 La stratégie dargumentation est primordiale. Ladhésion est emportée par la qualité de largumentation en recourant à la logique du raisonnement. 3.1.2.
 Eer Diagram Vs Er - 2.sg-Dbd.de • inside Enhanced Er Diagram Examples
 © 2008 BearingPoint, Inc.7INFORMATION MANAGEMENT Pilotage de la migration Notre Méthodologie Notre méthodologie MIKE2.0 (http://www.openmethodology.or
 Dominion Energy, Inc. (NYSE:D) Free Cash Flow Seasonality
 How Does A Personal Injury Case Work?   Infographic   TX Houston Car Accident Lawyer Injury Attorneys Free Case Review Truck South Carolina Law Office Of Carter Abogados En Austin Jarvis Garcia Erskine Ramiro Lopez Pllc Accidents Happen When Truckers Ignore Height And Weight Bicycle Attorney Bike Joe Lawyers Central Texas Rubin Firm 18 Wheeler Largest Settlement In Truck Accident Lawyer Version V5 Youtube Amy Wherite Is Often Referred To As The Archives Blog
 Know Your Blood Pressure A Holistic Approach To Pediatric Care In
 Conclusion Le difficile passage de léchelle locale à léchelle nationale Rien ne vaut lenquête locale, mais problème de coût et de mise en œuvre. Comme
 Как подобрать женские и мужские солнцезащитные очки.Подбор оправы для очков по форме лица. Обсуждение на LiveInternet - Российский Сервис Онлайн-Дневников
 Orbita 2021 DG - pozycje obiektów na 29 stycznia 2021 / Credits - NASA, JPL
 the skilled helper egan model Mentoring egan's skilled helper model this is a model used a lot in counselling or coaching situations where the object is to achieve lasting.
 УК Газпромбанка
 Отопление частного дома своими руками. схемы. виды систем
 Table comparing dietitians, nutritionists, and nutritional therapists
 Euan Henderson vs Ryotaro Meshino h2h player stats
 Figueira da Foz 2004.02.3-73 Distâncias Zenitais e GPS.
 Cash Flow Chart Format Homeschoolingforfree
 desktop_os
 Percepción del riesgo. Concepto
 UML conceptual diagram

:::

* **INSTRUCTIONS TO FOLLOW**:
Which lines run from the one holding "Как подобрать женские" through the one holding "Orbita 2021 DG" in the records above? Repeat them exactly, both included, and nothing more.

* **ANSWER SPACE**:
 Как подобрать женские и мужские солнцезащитные очки.Подбор оправы для очков по форме лица. Обсуждение на LiveInternet - Российский Сервис Онлайн-Дневников
 Orbita 2021 DG - pozycje obiektów na 29 stycznia 2021 / Credits - NASA, JPL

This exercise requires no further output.